Some say that re-doing an overlay over and over again is harmful to your nails. This is not the case. What might be an excellent idea for the rest period is if you want to give your nails time to hydrate and stay clear of UV rays and acetone for longer in between sets.
Why Is Shellac Better At Keeping The Nails Healthy?
Although the harmful consequences mentioned above include Shellac and many other overlay types, there is a light in the tunnel regarding Shellac.
- Shellac doesn’t need filing before the application. However, some overlays ask for a rough surface for the base coat to stick better. Therefore, you are filing a keratin layer off to accommodate the new set. This is not the case with Shellac.
- Shellac uses a specialized LED nail lamp instead of UV. Although it can still be harmful, it is less dangerous than UV rays.
- Because Shellac is more lacquer than gel, the bond is not as great as other overlays. As a result, the removal is a little faster, exposing the nail to acetone for less time. Shellac also has its brand remover called “Offly Fast,” which removes it even faster.
How Can I Do Shellac And Look After My Nails?
Luckily, Shellac is less harmful than other overlays. Still, there are extra measures you can take to ensure you get the least damage possible.
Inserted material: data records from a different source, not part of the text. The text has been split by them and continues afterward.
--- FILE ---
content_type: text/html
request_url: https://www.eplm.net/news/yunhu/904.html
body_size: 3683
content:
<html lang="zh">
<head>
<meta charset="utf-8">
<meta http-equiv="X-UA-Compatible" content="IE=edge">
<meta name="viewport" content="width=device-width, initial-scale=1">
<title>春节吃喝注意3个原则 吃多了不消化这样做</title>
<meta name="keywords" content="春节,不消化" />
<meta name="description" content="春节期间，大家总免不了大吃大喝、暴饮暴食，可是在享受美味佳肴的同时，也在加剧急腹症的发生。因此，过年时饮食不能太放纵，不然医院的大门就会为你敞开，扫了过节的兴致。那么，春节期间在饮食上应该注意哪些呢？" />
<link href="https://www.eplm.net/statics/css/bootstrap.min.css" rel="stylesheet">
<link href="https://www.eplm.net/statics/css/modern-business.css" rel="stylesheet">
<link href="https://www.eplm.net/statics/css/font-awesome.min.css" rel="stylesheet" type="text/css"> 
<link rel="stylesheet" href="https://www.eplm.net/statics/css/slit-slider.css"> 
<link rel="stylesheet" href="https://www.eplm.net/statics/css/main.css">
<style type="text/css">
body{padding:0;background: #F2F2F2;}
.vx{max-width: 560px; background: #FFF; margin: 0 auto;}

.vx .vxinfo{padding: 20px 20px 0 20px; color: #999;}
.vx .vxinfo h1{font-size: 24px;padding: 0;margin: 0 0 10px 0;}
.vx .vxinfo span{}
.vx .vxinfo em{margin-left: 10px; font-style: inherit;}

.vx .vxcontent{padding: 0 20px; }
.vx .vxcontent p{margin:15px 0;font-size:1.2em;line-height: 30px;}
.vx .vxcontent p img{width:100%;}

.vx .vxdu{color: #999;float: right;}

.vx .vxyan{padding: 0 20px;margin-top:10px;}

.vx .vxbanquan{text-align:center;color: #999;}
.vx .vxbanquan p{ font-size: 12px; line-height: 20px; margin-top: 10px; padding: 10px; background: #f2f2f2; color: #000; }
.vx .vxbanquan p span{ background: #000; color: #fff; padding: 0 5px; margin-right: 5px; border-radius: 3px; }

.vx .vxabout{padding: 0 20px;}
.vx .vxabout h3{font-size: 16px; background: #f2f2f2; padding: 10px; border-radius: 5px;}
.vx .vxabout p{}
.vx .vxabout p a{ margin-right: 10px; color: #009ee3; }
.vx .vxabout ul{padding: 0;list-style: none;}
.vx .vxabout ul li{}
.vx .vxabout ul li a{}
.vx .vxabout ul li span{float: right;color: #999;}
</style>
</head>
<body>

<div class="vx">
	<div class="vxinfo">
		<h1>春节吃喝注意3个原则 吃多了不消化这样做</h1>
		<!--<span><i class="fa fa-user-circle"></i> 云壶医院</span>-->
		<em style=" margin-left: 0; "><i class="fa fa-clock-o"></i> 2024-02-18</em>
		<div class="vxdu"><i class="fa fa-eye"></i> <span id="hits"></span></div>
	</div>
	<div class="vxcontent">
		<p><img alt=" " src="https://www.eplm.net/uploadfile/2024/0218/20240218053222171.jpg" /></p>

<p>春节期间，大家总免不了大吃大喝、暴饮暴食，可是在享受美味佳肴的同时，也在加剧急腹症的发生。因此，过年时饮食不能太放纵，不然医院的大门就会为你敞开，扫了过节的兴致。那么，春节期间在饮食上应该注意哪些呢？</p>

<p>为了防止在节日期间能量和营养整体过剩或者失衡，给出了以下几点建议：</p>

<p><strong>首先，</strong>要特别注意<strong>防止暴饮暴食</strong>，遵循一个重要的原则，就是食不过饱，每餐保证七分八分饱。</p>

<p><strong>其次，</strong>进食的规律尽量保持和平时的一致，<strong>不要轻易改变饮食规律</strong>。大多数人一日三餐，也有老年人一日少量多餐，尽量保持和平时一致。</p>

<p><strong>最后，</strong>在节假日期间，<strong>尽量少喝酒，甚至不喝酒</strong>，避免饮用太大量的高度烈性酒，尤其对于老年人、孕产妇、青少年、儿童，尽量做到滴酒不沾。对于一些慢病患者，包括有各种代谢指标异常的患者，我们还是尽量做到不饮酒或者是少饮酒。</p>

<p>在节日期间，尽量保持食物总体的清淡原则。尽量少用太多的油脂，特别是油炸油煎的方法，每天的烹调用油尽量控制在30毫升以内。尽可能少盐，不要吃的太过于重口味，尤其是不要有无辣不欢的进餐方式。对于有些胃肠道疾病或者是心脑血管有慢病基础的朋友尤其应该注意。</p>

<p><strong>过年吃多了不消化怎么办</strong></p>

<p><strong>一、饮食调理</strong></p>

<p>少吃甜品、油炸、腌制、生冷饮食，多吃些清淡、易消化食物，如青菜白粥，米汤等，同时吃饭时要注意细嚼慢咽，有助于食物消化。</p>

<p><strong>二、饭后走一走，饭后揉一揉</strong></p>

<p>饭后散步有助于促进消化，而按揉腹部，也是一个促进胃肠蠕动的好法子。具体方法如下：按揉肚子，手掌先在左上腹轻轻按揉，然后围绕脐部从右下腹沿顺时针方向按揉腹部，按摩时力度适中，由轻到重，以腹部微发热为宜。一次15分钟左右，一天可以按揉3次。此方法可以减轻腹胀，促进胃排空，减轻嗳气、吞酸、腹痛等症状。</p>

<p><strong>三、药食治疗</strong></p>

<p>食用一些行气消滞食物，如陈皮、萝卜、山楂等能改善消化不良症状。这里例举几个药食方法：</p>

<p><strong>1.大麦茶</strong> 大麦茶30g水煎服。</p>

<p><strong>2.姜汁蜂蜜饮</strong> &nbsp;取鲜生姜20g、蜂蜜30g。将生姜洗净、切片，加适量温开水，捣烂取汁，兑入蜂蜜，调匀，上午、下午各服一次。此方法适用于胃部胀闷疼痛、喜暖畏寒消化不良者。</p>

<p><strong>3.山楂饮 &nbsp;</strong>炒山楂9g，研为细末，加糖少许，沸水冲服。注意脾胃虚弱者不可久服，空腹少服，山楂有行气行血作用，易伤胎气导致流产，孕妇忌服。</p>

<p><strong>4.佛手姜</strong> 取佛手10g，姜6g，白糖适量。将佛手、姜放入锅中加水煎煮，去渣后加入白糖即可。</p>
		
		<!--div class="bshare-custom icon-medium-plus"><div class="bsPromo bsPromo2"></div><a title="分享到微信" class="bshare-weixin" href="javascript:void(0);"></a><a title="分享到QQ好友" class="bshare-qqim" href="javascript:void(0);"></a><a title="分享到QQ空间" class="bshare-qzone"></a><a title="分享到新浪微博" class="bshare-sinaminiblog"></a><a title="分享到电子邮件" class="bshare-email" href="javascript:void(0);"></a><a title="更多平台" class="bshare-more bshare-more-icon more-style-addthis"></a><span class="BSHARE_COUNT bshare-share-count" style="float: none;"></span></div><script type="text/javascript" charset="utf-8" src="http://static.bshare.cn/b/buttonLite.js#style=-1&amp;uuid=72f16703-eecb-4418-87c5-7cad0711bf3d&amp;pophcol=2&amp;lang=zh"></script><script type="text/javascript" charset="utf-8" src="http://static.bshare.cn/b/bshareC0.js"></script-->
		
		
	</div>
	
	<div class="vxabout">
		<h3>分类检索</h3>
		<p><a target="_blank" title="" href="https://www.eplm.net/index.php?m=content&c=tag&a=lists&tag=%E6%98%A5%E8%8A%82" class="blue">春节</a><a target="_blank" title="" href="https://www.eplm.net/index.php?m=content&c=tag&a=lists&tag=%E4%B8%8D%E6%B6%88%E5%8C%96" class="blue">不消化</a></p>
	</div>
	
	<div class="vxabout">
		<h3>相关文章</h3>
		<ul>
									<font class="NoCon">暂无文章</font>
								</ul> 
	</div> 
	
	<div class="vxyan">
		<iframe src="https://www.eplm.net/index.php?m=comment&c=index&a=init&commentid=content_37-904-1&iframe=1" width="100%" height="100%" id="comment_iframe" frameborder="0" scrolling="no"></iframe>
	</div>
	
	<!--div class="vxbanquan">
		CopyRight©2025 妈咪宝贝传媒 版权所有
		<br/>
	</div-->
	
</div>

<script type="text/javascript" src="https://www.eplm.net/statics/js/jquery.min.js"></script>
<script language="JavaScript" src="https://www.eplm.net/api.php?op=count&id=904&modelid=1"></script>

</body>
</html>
- Apply sunscreen to your hands or wear gloves where the nails are the only part that shows. This way, you can protect your hands against harmful light. Take note that some salons implemented new rules during the pandemic that you need to wash your hands before starting. Only applying sunscreen then will not help the LED light rays.
- No matter what, please stay clear from pulling or ripping off Shellac. Instead, remove it as soon as possible if you cannot control your urges, or add a top coat to keep the lifting part at bay.
- When removing your own Shellac nails, opt for the special remover from CND specifically for Shellac nails. It will help you remove it faster, reducing the time you are exposed to acetone. Do not file the overlay to remove it.
- Use cuticle oil and moisturizer to hydrate the nails and skin. CND has a solar oil that hydrates the nails with vitamin E.
- Use a collagen supplement to strengthen the nails.
- Wear waterproof gloves when you work with harsh chemicals or submerge your hands in water for long periods. This will prolong your set and prevent chips and lifts.
There is a new product on the market, SNS, that dries as hard as Shellac and gel but doesn’t need curing. The world is health conscious, and soon, more products will eliminate harsh chemicals and UV rays.
Although there are a few lurking dangers to Shellac, you can dodge most of them if you try. Looking after your manicure will ensure you prolong your set and thus postpone contact with the LED light and acetone.